Michael Michalsky entwirft nicht nur für sein eigenes Label, sondern auch für die Sportswearmarke Kappa in China. Er hat persönlich erfahren, was modisch im Reich der Mitte passiert.

Muss Herrenmode eigentlich konventionell sein?

MADS DINESEN: Ich habe angefangen, Mode zu machen, weil ich die traditionelle Männermode langweilig fand. Für meine Kollektion habe ich Elemente aus verschiedenen Kulturen gesammelt. Dabei habe ich mich nicht nur auf Männerkleidung beschränkt.
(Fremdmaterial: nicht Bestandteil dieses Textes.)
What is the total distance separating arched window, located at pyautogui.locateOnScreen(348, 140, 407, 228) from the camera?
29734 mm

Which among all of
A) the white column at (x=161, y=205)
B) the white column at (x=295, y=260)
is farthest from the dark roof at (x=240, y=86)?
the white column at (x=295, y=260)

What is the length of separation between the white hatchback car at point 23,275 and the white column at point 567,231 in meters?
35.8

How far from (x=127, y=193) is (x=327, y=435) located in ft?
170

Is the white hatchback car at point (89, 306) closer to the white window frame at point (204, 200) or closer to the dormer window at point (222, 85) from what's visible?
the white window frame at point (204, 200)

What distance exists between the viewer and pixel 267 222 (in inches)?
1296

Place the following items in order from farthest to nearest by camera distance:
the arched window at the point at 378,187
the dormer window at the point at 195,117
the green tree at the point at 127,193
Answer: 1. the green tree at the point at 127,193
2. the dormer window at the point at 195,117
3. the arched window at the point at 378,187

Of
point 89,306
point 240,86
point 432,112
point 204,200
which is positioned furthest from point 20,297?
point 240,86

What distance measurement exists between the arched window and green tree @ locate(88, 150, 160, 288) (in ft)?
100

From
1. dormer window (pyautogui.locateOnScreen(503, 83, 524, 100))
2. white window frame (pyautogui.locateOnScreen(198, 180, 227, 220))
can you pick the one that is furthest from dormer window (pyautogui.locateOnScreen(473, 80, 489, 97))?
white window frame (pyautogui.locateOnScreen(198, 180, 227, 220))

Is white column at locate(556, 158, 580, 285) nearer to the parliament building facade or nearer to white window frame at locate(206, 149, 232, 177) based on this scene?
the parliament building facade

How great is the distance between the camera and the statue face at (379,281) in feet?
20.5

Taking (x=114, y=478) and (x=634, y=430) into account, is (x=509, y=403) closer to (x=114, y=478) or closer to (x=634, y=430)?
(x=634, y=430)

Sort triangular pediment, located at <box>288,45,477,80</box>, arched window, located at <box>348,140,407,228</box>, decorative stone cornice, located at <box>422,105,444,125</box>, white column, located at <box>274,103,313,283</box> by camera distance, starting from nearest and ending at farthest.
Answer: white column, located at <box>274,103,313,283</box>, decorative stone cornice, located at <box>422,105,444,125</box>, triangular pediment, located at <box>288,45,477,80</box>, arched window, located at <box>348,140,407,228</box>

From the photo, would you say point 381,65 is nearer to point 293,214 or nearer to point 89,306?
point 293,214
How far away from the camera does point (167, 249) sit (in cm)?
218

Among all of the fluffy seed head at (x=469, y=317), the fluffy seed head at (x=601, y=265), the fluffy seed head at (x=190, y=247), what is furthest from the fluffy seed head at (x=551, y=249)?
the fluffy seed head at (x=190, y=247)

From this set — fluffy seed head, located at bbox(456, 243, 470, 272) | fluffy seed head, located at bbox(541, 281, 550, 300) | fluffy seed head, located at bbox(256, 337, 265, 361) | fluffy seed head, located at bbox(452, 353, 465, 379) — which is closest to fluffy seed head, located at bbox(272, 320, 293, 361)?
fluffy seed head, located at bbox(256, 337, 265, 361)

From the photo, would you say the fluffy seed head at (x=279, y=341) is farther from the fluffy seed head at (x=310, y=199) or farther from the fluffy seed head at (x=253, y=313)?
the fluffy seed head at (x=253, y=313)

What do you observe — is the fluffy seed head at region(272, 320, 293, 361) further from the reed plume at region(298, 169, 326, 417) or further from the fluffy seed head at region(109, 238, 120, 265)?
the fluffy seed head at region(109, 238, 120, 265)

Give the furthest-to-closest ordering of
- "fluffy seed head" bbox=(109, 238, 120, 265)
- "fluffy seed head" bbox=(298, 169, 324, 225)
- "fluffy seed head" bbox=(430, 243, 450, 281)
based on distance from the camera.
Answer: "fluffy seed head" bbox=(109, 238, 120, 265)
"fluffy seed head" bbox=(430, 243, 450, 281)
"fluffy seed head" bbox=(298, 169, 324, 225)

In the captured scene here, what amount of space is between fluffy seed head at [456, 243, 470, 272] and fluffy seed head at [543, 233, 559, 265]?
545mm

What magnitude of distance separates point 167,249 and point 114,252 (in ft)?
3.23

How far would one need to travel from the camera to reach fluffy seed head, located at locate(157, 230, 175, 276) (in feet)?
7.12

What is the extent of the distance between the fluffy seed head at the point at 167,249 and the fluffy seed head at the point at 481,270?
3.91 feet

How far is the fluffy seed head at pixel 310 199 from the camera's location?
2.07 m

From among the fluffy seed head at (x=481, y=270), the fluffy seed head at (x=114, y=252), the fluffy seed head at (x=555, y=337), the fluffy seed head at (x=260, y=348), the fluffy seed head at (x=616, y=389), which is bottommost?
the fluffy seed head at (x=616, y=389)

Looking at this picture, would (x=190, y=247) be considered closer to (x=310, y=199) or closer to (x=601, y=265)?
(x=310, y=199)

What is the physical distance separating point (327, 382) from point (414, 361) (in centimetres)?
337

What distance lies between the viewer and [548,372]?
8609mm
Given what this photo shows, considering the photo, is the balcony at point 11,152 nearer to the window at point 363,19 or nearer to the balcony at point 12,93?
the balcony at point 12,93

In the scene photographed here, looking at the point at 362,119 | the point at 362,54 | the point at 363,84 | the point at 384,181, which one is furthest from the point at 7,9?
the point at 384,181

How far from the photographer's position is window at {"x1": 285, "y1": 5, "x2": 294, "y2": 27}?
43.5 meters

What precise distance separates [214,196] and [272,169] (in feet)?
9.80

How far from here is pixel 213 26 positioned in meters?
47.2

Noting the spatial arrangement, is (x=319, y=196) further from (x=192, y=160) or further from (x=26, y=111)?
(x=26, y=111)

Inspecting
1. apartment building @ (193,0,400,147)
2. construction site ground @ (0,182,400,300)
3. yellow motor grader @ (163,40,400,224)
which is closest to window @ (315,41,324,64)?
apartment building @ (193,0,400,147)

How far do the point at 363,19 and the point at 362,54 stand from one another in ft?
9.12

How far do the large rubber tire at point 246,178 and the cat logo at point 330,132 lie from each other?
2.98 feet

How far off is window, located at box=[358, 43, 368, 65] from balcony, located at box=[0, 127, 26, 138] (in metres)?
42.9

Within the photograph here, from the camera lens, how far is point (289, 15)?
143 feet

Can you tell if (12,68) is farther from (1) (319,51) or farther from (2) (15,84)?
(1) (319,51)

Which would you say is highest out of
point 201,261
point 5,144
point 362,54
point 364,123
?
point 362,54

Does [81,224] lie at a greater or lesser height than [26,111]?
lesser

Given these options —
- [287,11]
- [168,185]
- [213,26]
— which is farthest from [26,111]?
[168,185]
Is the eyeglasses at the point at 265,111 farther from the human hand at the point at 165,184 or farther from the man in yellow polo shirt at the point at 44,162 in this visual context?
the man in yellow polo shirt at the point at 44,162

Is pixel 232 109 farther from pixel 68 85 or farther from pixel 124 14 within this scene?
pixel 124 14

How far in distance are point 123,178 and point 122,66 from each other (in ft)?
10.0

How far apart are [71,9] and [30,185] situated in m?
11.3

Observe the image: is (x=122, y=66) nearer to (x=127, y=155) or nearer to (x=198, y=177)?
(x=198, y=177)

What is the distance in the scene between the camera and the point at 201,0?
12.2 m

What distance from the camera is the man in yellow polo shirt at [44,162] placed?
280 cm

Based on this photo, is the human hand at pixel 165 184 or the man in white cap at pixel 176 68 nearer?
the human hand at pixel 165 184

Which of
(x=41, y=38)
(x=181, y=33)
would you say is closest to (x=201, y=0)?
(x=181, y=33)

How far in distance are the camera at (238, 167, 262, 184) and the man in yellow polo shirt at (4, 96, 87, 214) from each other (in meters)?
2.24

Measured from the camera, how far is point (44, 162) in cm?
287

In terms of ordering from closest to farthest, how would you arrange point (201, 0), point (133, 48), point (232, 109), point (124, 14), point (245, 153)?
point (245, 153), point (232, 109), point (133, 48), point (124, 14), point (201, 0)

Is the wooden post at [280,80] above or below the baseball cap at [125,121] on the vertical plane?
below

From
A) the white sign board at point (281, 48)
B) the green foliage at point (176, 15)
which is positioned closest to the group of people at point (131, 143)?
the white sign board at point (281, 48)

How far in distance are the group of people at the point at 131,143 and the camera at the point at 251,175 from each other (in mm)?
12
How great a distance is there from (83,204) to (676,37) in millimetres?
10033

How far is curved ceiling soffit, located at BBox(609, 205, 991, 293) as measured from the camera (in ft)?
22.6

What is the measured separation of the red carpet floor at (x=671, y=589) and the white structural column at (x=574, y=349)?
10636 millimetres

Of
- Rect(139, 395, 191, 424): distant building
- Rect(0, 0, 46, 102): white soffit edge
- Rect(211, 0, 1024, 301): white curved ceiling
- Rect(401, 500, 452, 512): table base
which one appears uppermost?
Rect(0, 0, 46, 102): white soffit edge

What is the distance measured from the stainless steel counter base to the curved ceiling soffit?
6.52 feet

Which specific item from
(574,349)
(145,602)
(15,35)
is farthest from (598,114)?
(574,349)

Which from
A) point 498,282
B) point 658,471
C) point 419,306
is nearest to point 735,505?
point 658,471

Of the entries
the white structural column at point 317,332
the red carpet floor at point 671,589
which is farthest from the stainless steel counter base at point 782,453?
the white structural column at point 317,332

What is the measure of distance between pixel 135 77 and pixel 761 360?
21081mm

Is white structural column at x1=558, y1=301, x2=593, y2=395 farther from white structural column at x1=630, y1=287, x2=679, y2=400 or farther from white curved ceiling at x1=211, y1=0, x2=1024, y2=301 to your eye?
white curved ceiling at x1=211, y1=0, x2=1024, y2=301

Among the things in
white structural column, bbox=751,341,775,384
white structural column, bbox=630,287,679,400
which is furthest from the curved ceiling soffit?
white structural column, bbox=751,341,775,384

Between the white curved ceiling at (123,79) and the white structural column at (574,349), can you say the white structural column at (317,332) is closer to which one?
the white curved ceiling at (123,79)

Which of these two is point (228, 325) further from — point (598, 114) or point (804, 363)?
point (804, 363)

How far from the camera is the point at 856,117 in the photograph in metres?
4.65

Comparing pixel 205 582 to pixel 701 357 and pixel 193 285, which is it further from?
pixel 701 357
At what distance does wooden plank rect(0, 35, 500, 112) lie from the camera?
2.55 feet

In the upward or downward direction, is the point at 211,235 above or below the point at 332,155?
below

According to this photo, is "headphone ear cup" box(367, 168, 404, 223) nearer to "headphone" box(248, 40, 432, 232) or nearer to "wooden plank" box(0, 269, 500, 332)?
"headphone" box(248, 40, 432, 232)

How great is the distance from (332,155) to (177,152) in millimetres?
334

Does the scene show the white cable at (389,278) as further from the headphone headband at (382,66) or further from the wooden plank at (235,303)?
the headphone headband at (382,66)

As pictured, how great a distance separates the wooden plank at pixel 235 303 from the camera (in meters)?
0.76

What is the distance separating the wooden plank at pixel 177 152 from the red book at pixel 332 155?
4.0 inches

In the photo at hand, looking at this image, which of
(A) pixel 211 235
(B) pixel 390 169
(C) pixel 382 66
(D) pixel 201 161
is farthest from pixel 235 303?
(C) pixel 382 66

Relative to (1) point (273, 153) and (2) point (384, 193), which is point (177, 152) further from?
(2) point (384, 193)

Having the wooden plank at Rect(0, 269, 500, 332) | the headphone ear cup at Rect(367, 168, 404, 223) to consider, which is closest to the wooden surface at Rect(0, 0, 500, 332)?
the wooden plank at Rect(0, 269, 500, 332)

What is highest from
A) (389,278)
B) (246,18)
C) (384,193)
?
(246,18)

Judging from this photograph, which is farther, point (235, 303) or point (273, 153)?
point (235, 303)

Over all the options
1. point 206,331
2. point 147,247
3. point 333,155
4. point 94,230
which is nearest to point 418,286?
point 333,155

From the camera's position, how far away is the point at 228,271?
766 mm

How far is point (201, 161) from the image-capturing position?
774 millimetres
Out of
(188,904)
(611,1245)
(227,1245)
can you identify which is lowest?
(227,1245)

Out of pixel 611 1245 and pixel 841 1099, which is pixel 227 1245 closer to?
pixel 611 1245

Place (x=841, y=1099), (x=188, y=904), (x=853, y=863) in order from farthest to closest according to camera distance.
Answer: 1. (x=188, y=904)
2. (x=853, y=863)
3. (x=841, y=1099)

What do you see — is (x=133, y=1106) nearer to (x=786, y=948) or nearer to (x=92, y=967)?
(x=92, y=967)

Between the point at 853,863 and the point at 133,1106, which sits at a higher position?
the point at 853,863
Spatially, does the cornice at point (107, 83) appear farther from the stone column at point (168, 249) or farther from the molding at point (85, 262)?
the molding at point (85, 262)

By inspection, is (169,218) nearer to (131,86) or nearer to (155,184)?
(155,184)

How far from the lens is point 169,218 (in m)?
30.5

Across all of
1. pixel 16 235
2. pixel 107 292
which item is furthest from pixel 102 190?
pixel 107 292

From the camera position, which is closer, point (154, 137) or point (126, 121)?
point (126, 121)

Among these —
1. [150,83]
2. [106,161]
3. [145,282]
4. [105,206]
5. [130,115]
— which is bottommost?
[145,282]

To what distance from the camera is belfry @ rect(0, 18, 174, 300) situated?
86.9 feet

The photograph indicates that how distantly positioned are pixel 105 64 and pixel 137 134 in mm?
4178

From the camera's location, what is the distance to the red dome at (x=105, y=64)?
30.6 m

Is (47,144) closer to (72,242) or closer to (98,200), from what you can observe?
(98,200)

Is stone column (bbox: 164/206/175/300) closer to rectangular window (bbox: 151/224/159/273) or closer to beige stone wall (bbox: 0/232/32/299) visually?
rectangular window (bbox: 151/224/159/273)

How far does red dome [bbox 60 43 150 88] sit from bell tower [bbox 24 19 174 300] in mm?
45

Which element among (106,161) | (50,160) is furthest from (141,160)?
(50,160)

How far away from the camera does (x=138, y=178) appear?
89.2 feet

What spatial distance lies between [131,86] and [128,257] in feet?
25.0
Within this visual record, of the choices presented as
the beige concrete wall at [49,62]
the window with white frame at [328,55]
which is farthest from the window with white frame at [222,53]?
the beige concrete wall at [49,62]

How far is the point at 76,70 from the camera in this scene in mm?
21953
Aber wenn man sich die Herrenmode im Laufe der Geschichte anschaut, dann ist die eigentlich meist recht bunt und auffallend. Meine eigenen Entwürfe finde ich daher auch gar nicht so ausgefallen. Ich achte genau darauf, wie wir Kleidung als Ausdrucksmittel verwenden. Man sieht das gut bei kleinen Szenen, für die Kleidung ein sehr wichtiger Teil des Selbstbildes ist. HipHop-Mode ist zum Beispiel überhaupt nicht konventionell, sondern total bunt und ziemlich übertrieben. Für den „normalen“ Mann auf der Straße ist das eine völlig fremde Welt. Man sollte daher grundsätzlich aufpassen, was man „auffällig“ nennt oder „fremd“ und „anders“ findet. Da muss man im Kopf umschalten, denn für andere ist genau das völlig normal. Aber für den „normalen Mann“ sind die Möglichkeiten schon noch begrenzt. Man muss das aber einfach mal umdrehen und fragen: Was ist denn die „normale Frau“? Es gibt keine „normalen“ Frauen – Frauen können eigentlich tragen, was sie wollen. Aber insgesamt sehe ich gerade eine Entwicklung. So langsam langweilen sich die Männer mit ihrer Kleidung. Sie haben Lust, wilder und individueller auszusehen.

Mads Dinesen sorgte im vergangenen Sommer auf der Modenschau der UdK mit seiner spektakulär inszenierten Abschlusskollektion für Aufsehen. Er sucht neue Wege in der Männermode.